Le sujet du film est le rapport entre l'original et la copie; thème auquel l'écrivain quinquagénaire James Miller consacre un essai et dont les exemplaires se vendent comme des petits pains grâce à un sous-titre alléchant et provocateur: "Une bonne copie vaut mieux que l'original". Copie conforme commence ainsi par une conférence de presse où James Miller parle de son livre; dans la salle on trouve une jeune femme galeriste d'origine française qui s'assied au premier rang, à côté du traducteur du livre de Miller (qui l'a traduit de l'anglais en italien), et qui paraît visiblement intéressée. Près d'elle, son jeune fils, se tortillant nerveusement sur sa chaise en s'occupant de sa console de jeux, manifeste des signes d'impatience: apparemment il a faim et cette conférence de presse sur un essai parlant du rapport entre l'original et la copie en art l'ennuie mortellement. En fait, Miller le révèle au cours de la conférence, le rapport entre l'original et la copie n'est pas exclusivement valable dans le domaine artistique. Selon lui, il est aussi applicable pour les êtres humains, selon le processus de la reproduction: "nous serions ainsi les éternelles répliques de nos ancêtres".
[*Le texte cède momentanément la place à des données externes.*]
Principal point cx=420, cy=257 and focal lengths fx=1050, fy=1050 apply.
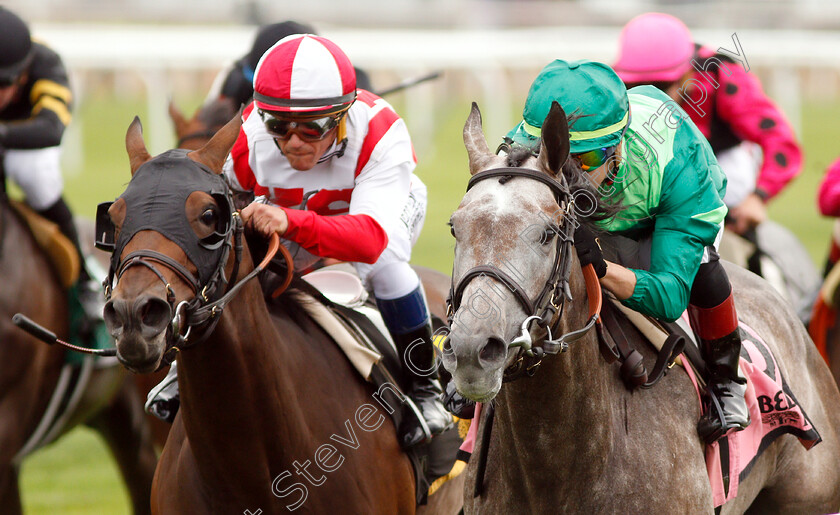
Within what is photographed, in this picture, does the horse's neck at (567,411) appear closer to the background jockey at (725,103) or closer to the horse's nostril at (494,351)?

Après cette amorce de réflexion, Copie conforme se concentre sur le couple James Miller/galeriste française. Celle-ci lui demande de dédicacer plusieurs livres (dont un pour sa soeur Marie); ils se rendent tous deux en voiture à San Gimignano, petit village près de Florence, aller visiter un tableau qu'on présente comme "la Joconde toscane". Le cadre temporel est posé quand Miller annonce qu'il a un train le soir même, à vingt et une heure.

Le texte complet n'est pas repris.